§ **EXCERPTED PASSAGE**:
□ □ □

You keep track of all my sorrows. You have collected all my tears in your bottle. You have recorded each one in your book.
Psalm 56:8
“Don’t cry!”
“It’s okay to cry,” Leslie whimpered.
We were having lunch at a favorite restaurant, talking about how work was crowding in on our social calendar as well as our marriage, when out of nowhere, or so it seemed, Leslie’s eyes flooded with tears. Only moments before they were sparkling.
“I know it’s okay to cry,” I confessed, “but can’t you wait until we get in the car?”
My simple request only exacerbated the emotion I was trying to stifle. Leslie dabbed her eyes with a napkin, trying to retain her mascara, but the floodgates soon opened and the tears flowed like a stream.
I can’t tell you how many times we have lived through similar scenes and neither of us could tell you what the issues were, but we can assure you that tears are a part of every marriage relationship.

□ □ □

Spatial questions based on scenes:
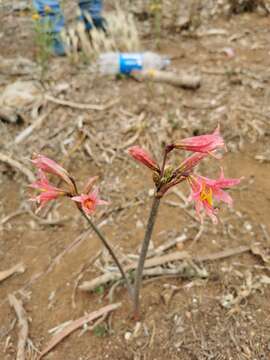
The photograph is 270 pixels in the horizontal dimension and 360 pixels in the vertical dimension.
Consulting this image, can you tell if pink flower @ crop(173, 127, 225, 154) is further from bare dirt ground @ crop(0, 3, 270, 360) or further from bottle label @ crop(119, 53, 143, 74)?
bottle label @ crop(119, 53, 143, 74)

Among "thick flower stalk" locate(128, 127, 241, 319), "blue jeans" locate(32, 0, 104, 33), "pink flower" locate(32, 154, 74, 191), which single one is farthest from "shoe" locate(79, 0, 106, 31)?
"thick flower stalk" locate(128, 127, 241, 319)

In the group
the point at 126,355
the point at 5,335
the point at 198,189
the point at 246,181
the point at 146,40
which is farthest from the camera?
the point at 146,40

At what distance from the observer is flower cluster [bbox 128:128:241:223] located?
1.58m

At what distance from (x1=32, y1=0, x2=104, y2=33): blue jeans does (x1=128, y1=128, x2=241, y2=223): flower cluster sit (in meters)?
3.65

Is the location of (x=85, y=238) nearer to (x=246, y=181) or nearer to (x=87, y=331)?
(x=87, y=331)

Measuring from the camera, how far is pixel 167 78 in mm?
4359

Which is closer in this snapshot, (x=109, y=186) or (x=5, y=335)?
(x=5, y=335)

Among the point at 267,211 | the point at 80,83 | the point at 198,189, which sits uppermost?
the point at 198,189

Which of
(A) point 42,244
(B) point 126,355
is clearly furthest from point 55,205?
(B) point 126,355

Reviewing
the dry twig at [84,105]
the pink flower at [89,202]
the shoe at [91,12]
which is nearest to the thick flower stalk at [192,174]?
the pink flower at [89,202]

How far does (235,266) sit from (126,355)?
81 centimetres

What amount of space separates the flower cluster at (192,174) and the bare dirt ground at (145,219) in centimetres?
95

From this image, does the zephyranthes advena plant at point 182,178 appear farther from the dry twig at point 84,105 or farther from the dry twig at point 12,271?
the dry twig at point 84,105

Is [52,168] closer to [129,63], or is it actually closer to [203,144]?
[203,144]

□ □ □

§ **REQUEST**:
Please repeat the passage about tears in marriage from "My simple request" up to and including "like a stream.", substituting "tissue" for "napkin". This data has no connection to the passage about tears in marriage.

§ **TASK SOLUTION**:
My simple request only exacerbated the emotion I was trying to stifle. Leslie dabbed her eyes with a tissue, trying to retain her mascara, but the floodgates soon opened and the tears flowed like a stream.